**** Verilen metin ****
Sanayi ve Teknoloji Bakanı Mehmet Fatih Kacır, yerli ve özgün yeni yapay zeka modellerinin doğmasını sağlayacak girişimleri, somut adımlarla desteklemeye devam edeceklerini ifade ederek, “Türkiye'nin yapay zeka alanında söz sahibi ülkelerden olması adına, stratejik hamlelerimizi kararlılıkla sürdüreceğiz. Bu alanda bilimsel yayın sayısında dünyada 16. sıradayız ve bu alanda hızla ilk 10 ülke arasına girmeyi sağlayacağız. Güçlü teknoloji geliştirme altyapımız ve nitelikli insan kaynağımızla, yapay zekanın etik değerler doğrultusunda ilerlemesini savunmaya devam edeceğiz." dedi.
Bakan Kacır, Yapay Zeka Politikaları Derneği (AIPA) tarafından, Cumhurbaşkanı Yardımcısı Cevdet Yılmaz'ın katılımıyla düzenlenen, "AI Tomorrow Summit 2025" etkinliğine katıldı.
Teknolojide kaydedilen ilerlemelerin, üretim modellerinden bireysel yaşam pratiklerine kadar hemen her alanda, kapsamlı bir yeniden yapılanmayı beraberinde getirdiğini anlatan Kacır, yapay zekanın, dijital devrimin tam merkezinde yer aldığını vurguladı. Yapay zekanın, karar süreçlerini dönüştüren, strateji kurmayı mümkün kılan, öngörü kapasitesini genişleten bir zihin ortağına dönüştüğüne işaret eden Kacır, "Her geçen gün artan veri işleme kapasitesi ve gelişmiş analiz kabiliyetleri sayesinde yapay zeka, akıllı üretim sistemlerinden hassas tarıma, iklim değişikliğiyle mücadeleden eğitim teknolojilerine geniş bir yelpazede, yeniliğin, verimliliğin ve rekabetin önünü açıyor. Bunların yanında yapay zekanın yalnızca fırsatları değil, aynı zamanda yeni riskleri, etik ikilemleri ve toplumsal sınamaları da beraberinde getirdiğini göz ardı etmemek gerekiyor." dedi.
**** Verilen bilgiler ****
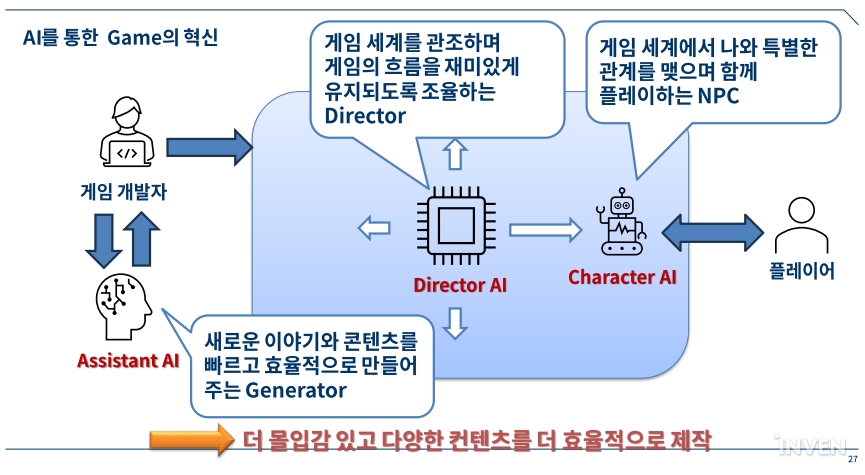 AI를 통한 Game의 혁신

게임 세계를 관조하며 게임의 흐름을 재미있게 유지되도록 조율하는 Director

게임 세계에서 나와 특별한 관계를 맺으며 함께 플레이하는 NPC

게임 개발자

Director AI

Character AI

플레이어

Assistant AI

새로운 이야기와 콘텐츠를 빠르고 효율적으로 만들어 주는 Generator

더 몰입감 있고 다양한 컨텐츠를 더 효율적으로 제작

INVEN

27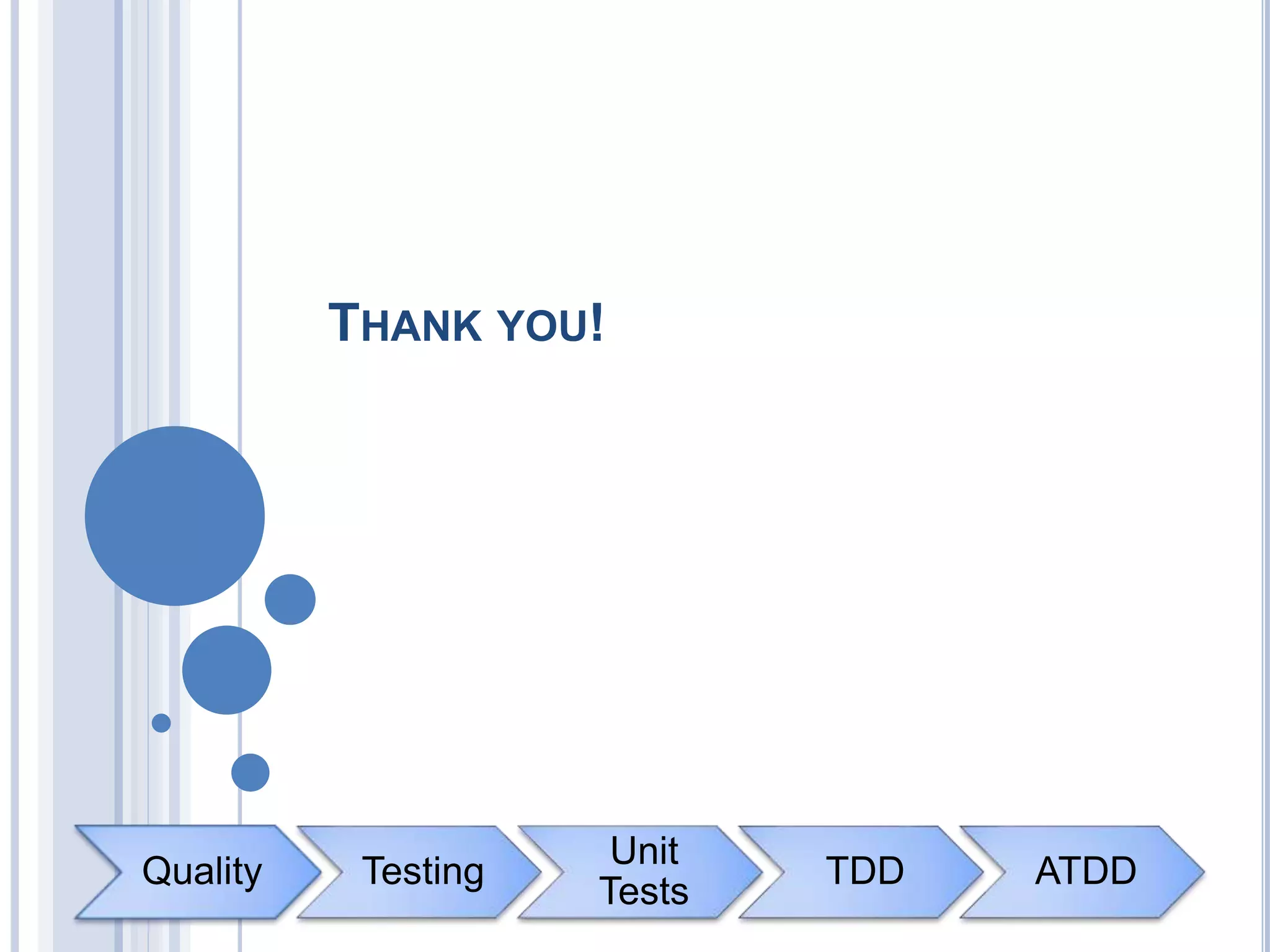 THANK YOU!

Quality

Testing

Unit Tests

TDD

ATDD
****
- Alıştırma yönergeleri -
A - Yapay zeka haberine göre aşağıdaki soruları cevaplayın.
(i) Türkiye, yapay zeka alanındaki bilimsel yayın sayısında dünyada kaçıncı sıradadır?
(ii) "AI Tomorrow Summit 2025" etkinliğini hangi kuruluş düzenlemiştir?
(iii) Kacır'a göre yapay zeka, dijital devrimin neresinde yer almaktadır?
B - Yapay zeka haberine göre yapay zekanın geniş bir alanda yeniliğin, verimliliğin ve rekabetin önünü açabilmesini sağlayan nedir, açıklayın.
C - Yapay zeka haberini son cümlesinden sonra devam ettirin.

- Alıştırma cevapları -
A -
(i) 16. sırada.
(ii) Yapay Zeka Politikaları Derneği (AIPA).
(iii) Tam merkezinde.

B - Her geçen gün artan veri işleme kapasitesi ve gelişmiş analiz kabiliyetleri sağlar. Bu sayede yapay zeka, akıllı üretim sistemlerinden hassas tarıma, iklim değişikliğiyle mücadeleden eğitim teknolojilerine kadar pek çok alanda bu gelişmelerin önünü açmaktadır.

C -
“GÜÇLÜ İRADE ORTAYA KOYUYORUZ”
Kullanıcılar tarafından yoğun şekilde tercih edilen yapay zeka sistemlerinin, dil ve kültürel çeşitliliği yeterince gözetmeyen homojen veri kümeleriyle beslenmesinin, farklı kültürleri dışlayan ve ifade biçimlerini tek tipleştiren bir düzene kapı araladığının altını çizen Kacır, şunları kaydetti:
"Yapay zekanın, tüm bu sınamalar karşısında, insanlığın huzurunu ve ortak refahını güçlendiren, kapsayıcı bir geleceğe mi hizmet edeceği, yoksa eşitsizlikleri derinleştiren, kültürel çoğulluğu bastıran bir dijital tahakküm aracına mı dönüşeceği, insanlık olarak göstereceğimiz iradeye bağlı. Böyle bir tabloda, Milli Teknoloji Hamlesi vizyonumuz doğrultusunda, adalet ve merhamet ilkelerini merkeze alan bir anlayışla, yapay zeka devrimini insanlık yararına yönlendirmek için güçlü bir irade ortaya koyuyoruz. Ulusal Yapay Zeka Stratejimiz ile yapay zeka ekosistemini daha gelişmiş ve daha rekabetçi bir yapıya kavuşturacak hamleleri belirledik."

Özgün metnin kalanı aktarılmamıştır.